Buller is a member of the Mistawasis First Nation in Saskatchew­an. In 1994, she was the first Indigenous woman appointed to the B.C. provincial bench. She spearheade­d the move in 2006 to create First Nations courts. But Buller appears out of her depth.

“I don’t intend to resign,” she insisted last month. “We have to put this in the right context. We started on Sept. 1, four commission­ers and myself and a piece of paper, our terms of reference. In eight months, we hired staff, we opened offices, we put life to our terms of reference and we held our first hearing. In my view, that’s lightning speed.”

Buller is well-intentione­d but she doesn’t have the requisite managerial expertise and few of the public relations skills the job requires.

Most of the families and advocates, for instance, hoped a key component of any final report would be an indictment of police practices and a prescripti­on for reform.

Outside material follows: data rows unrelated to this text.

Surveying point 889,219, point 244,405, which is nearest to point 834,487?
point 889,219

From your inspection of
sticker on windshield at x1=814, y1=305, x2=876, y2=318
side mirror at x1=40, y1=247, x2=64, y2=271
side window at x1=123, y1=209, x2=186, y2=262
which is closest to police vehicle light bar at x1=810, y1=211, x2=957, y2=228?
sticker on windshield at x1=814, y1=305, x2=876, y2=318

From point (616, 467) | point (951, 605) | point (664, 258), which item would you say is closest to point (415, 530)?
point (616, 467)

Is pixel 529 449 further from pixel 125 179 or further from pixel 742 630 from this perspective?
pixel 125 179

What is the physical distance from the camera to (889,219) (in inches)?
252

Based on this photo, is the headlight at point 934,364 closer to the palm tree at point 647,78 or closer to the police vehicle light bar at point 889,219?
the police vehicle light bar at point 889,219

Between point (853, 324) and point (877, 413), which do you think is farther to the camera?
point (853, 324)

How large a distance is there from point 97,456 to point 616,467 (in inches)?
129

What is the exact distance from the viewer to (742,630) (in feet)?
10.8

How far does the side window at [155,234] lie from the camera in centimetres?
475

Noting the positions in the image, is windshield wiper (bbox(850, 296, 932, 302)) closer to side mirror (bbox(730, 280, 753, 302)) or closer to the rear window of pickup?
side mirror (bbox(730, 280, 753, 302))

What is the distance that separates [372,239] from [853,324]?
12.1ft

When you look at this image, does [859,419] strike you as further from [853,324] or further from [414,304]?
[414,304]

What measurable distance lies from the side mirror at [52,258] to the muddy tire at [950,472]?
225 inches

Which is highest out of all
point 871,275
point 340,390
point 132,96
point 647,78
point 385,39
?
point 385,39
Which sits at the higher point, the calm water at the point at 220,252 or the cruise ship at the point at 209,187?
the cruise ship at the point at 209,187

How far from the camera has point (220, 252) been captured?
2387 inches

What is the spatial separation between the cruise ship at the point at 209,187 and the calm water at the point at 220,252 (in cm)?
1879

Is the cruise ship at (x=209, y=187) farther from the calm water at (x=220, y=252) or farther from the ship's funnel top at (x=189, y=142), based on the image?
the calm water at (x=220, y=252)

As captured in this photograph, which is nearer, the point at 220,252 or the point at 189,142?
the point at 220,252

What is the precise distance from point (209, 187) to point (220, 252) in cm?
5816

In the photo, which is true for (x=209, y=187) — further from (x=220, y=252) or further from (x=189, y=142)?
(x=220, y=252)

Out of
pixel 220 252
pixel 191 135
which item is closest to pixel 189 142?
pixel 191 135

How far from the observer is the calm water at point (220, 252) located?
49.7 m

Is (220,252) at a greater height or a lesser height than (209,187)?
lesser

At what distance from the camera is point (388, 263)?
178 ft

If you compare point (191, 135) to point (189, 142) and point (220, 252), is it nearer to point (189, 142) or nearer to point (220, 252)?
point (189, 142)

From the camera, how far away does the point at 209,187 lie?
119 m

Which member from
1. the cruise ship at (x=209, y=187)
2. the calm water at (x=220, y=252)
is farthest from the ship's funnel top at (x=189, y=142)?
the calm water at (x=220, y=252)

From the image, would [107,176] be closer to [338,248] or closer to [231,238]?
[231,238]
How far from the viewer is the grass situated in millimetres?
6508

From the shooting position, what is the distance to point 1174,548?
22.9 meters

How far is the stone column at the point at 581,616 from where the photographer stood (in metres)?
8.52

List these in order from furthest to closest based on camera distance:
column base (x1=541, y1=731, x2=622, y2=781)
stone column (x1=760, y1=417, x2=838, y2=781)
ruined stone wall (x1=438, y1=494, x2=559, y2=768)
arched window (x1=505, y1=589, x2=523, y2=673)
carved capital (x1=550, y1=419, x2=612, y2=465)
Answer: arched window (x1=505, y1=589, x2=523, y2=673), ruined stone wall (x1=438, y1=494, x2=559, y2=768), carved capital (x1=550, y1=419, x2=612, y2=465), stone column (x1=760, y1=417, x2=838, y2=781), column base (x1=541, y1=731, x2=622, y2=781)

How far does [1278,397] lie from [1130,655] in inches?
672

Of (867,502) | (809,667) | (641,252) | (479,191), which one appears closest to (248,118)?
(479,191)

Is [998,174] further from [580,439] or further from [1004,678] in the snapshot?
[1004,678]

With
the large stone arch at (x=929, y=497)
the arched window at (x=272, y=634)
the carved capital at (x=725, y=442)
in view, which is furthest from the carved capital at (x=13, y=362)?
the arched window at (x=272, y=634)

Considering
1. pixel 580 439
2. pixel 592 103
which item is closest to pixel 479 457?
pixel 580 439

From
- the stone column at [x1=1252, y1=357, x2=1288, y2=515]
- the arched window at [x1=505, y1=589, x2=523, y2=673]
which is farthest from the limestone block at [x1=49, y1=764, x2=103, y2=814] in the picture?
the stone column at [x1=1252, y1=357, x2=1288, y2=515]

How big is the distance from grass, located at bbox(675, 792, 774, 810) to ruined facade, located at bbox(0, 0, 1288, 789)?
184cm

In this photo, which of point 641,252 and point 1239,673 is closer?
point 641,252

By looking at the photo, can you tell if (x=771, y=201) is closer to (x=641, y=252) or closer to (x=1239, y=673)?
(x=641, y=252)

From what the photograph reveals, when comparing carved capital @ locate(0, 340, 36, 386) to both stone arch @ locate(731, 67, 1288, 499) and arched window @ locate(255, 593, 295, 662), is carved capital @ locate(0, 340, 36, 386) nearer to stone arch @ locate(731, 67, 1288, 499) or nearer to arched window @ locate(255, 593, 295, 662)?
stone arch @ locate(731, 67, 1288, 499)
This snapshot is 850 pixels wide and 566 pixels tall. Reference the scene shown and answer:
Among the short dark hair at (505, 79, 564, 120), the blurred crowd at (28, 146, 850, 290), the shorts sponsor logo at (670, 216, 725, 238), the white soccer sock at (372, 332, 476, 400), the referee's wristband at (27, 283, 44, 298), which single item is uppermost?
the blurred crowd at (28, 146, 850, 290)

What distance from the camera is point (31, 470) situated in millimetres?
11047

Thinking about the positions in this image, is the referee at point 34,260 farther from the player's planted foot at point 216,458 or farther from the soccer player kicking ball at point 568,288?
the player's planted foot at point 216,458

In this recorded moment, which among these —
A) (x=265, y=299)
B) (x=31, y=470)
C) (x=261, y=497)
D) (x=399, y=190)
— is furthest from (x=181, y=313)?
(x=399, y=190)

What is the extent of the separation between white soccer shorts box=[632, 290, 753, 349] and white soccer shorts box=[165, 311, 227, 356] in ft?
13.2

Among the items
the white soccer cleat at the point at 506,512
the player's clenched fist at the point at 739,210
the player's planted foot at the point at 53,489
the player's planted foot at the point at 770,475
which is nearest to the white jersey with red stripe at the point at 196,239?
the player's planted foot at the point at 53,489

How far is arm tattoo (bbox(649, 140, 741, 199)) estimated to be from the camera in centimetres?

But there are 14 different federal, provincial and territoria­l police jurisdicti­ons in Canada, they are outside the inquiry’s official mandate and any concerns the inquiry raises will be referred back to them.

Wally Oppal, the former attorney general and longtime senior justice, was sorely tested to conduct even his one-man inquiry restricted to B.C.

The very women he was intended to support picketed him for weeks; the main Aboriginal groups walked away affronted.

The B.C. Civil Liberties Associatio­n, Pivot Legal Society, West Coast LEAF — 15 groups complained about being silenced, of the commission’s failure to call important witnesses and of investigat­ive stones left unturned.

But Oppal got his job done and his 1,400-page report made a host of valuable recommenda­tions.

Buller finds herself juggling the same handfuls of multi-faceted issues while under intense scrutiny.

Oppal had been a politician who understood the media and the pressures of being in the public eye. Buller is experienci­ng it for the first time without her judicial shield.

I think the learning curve of orchestrat­ing a five-person, crosscount­ry commission with such a short mandate has proven too fast and too steep for her.

This inquiry should have been headed by someone more prepared such as Mary Ellen Turpel-Lafond, B.C.’s former child advocate.

A member of the Muskeg Cree Nation, Turpel-Lafond was the first Aboriginal woman named to Saskatchew­an’s provincial court.

Carolyn Bennett, the federal minister of Indigenous and northern affairs, could do worse than asking Buller to sit as a commission­er and replacing her with Turpel-Lafond to resuscitat­e the inquiry.

Buller should not take it as a demotion.